On February 18, 2003 at 13:20:19, Tony Hedlund wrote:

>On February 17, 2003 at 17:56:02, Rolf Tueschen wrote:
>
>>On February 17, 2003 at 13:36:28, Tony Hedlund wrote:
>>
>>>On February 17, 2003 at 09:05:31, Rolf Tueschen wrote:
>>>
>>>>On February 17, 2003 at 06:53:14, Uri Blass wrote:
>>>>
>>>>>On February 17, 2003 at 06:29:23, Rolf Tueschen wrote:
>>>>>
>>>>>>On February 16, 2003 at 13:21:39, Tony Hedlund wrote:
>>>>>>
>>>>>>>On February 15, 2003 at 07:12:10, Rolf Tueschen wrote:
>>>>>>>
>>>>>>>>On February 15, 2003 at 05:24:43, Tony Hedlund wrote:
>>>>>>>>
>>>>>>>>>On February 14, 2003 at 16:27:31, Rolf Tueschen wrote:
>>>>>>>>>
>>>>>>>>>>On February 14, 2003 at 13:32:16, Tony Hedlund wrote:
>>>>>>>>>>
>>>>>>>>>>>On February 14, 2003 at 09:27:26, Rolf Tueschen wrote:
>>>>>>>>>>>
>>>>>>>>>>>>On February 14, 2003 at 08:43:12, Bob Durrett wrote:
>>>>>>>>>>>>
>>>>>>>>>>>>>
>>>>>>>>>>>>>Excellent points.  The "bottom line" is that SSDF presented their findings
>>>>>>>>>>>>>properly, but the problem is in interpretation.  SSDF cannot be held responsible
>>>>>>>>>>>>>for errors in interpretation.
>>>>>>>>>>>>>
>>>>>>>>>>>>>Bob D.
>>>>>>>>>>>>
>>>>>>>>>>>>
>>>>>>>>>>>>Wrong conclusion. I tried to explain the points but apparently it's a bit too
>>>>>>>>>>>>difficult. In short : If you use a system of statistics you are not allowed to
>>>>>>>>>>>>make your own presentation. The presentation by SSDF is FALSE. That is the
>>>>>>>>>>>>point. False and unallowed. Instead of 1., 2., 3., they should say 1.-3., not
>>>>>>>>>>>>should, but must, if the differences in the actual results are way smaller than
>>>>>>>>>>>>the error in the tests itself.

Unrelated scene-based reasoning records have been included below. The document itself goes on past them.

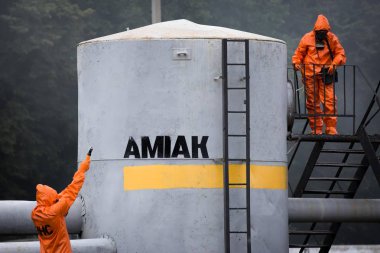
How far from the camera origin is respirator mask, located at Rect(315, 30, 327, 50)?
18812 millimetres

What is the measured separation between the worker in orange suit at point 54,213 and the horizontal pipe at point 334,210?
5.11 metres

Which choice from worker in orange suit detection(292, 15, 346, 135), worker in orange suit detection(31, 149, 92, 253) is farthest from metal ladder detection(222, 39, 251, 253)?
worker in orange suit detection(292, 15, 346, 135)

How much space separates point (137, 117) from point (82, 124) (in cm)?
92

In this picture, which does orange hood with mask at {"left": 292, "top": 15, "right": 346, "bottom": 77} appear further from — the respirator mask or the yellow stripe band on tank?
the yellow stripe band on tank

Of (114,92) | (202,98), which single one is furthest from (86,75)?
(202,98)

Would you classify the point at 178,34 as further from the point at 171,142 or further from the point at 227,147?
the point at 227,147

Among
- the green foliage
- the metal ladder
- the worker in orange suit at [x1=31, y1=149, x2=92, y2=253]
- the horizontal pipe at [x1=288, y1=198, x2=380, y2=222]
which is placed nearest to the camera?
the worker in orange suit at [x1=31, y1=149, x2=92, y2=253]

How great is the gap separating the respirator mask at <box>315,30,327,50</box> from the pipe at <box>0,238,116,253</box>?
15.9 feet

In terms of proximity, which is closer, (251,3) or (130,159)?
(130,159)

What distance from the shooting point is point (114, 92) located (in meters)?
16.1

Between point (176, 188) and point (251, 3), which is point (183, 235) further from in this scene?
point (251, 3)

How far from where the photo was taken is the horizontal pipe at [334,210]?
19.0 m

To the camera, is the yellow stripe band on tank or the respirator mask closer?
the yellow stripe band on tank

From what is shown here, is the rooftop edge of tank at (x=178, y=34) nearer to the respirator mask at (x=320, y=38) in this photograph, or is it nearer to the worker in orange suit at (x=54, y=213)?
the worker in orange suit at (x=54, y=213)
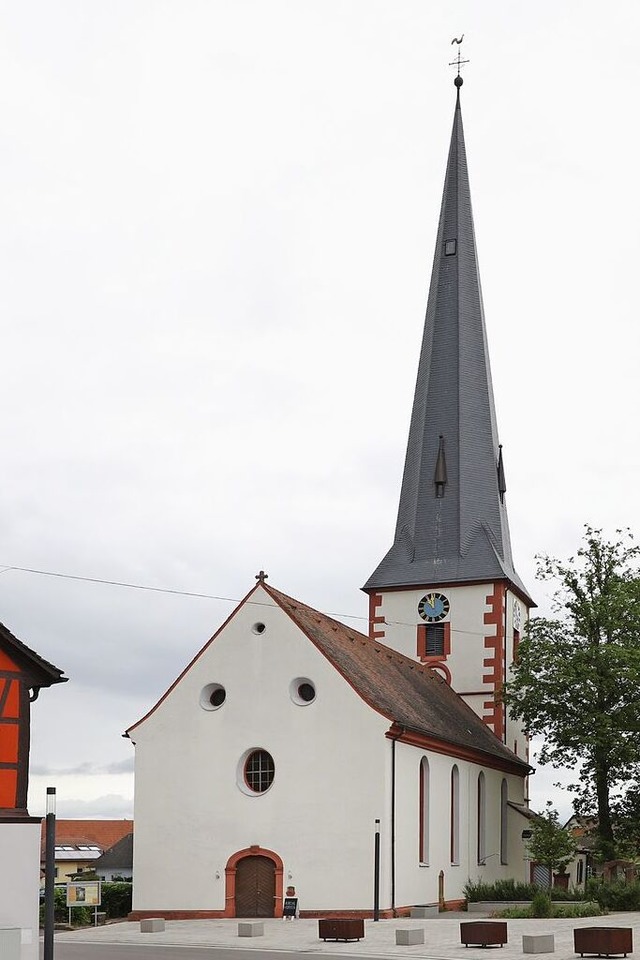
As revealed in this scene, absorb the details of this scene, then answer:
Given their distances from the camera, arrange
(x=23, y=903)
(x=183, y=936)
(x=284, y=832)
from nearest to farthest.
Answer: (x=23, y=903)
(x=183, y=936)
(x=284, y=832)

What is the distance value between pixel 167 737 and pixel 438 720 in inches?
356

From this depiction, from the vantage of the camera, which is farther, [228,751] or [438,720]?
[438,720]

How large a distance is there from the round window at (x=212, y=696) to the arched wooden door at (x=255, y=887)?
14.5ft

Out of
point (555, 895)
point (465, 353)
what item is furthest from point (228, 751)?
point (465, 353)

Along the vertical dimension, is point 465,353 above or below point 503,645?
above

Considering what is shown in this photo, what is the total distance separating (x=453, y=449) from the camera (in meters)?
56.6

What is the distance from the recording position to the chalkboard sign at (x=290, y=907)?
37.9 meters

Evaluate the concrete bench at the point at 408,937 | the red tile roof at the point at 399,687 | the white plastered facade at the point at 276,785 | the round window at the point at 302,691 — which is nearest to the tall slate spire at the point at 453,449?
the red tile roof at the point at 399,687

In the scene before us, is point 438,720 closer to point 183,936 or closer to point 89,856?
point 183,936

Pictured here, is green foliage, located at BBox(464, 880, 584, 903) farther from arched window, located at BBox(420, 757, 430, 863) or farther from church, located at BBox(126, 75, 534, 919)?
arched window, located at BBox(420, 757, 430, 863)

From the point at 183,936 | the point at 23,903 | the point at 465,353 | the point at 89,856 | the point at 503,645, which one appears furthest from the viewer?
the point at 89,856

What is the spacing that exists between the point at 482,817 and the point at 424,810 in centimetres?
722

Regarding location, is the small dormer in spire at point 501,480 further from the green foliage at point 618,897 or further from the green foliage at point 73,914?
the green foliage at point 73,914

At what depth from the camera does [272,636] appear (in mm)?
40312
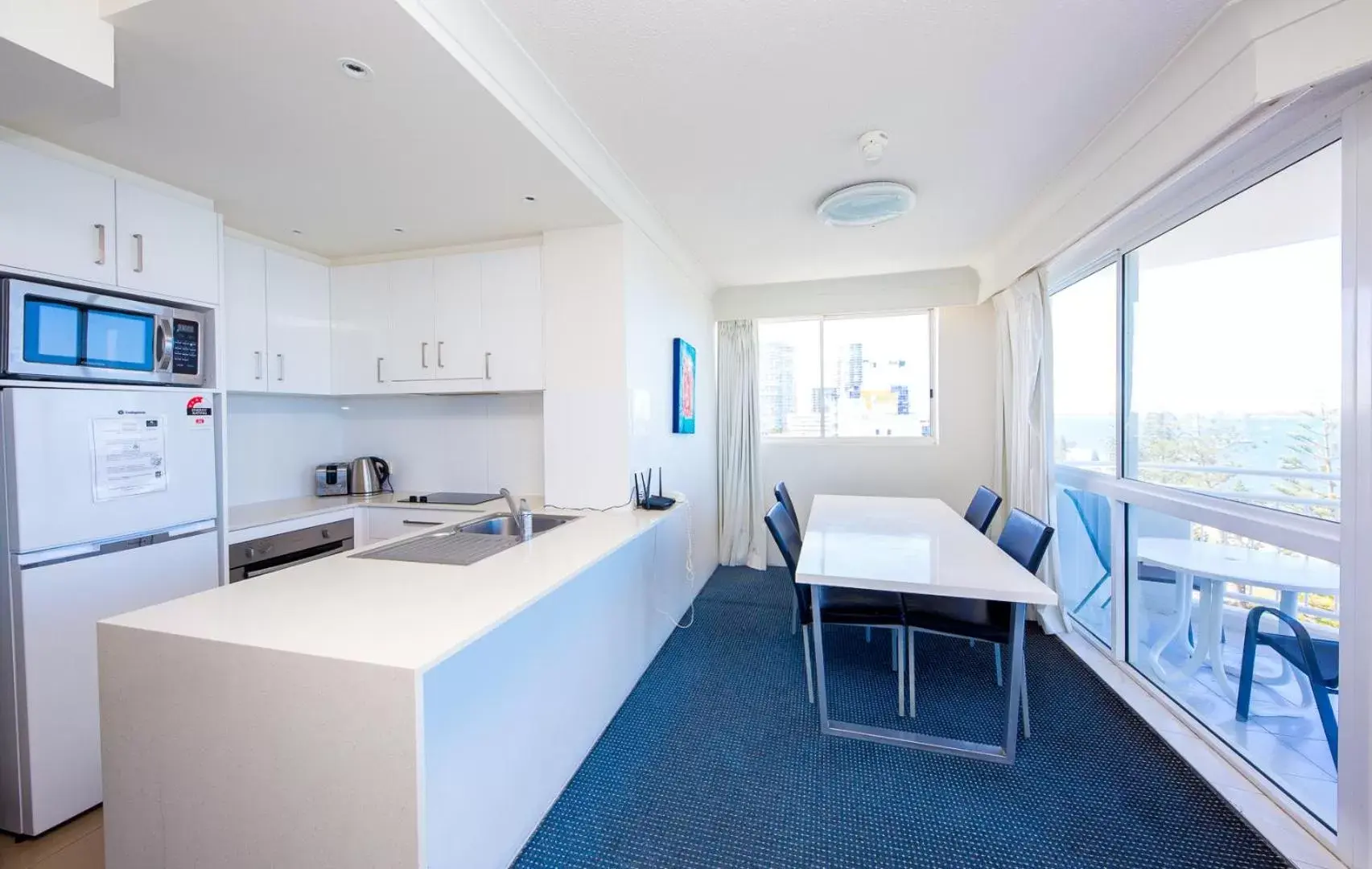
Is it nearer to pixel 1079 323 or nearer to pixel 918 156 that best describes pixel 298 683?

Is that impossible to understand?
>>>>>>>>>>>>
>>>>>>>>>>>>Rolf Tueschen
>>>>>>>>>>>
>>>>>>>>>>>Then the right presentation is:
>>>>>>>>>>>
>>>>>>>>>>>1-10 Shredder 7         2801-2737
>>>>>>>>>>>1-10 Deep Fritz 7       2789-2732
>>>>>>>>>>>1-11 Fritz 7            2770-2711
>>>>>>>>>>>1-2? Shredder 7 UCI     2761-2638
>>>>>>>>>>>1-15 Chess Tiger 15     2753-2700
>>>>>>>>>>>1-15 Shredder 6 Pad UCI 2750-2703
>>>>>>>>>>>1-16 Shredder 6         2750-2689
>>>>>>>>>>>1-19 Chess Tiger 14     2744-2684
>>>>>>>>>>>1-19 Deep Fritz         2741-2680
>>>>>>>>>>>1-19 Gambit Tiger 2     2739-2681
>>>>>>>>>>>3-2? Junior 7           2715-2659
>>>>>>>>>>>4-2? Hiarcs 8           2707-2657
>>>>>>>>>>>
>>>>>>>>>>>and so on.
>>>>>>>>>>>
>>>>>>>>>>>Tony
>>>>>>>>>>
>>>>>>>>>>Thanks for the fine joke, Tony. Perhaps you lay your figer into the wound!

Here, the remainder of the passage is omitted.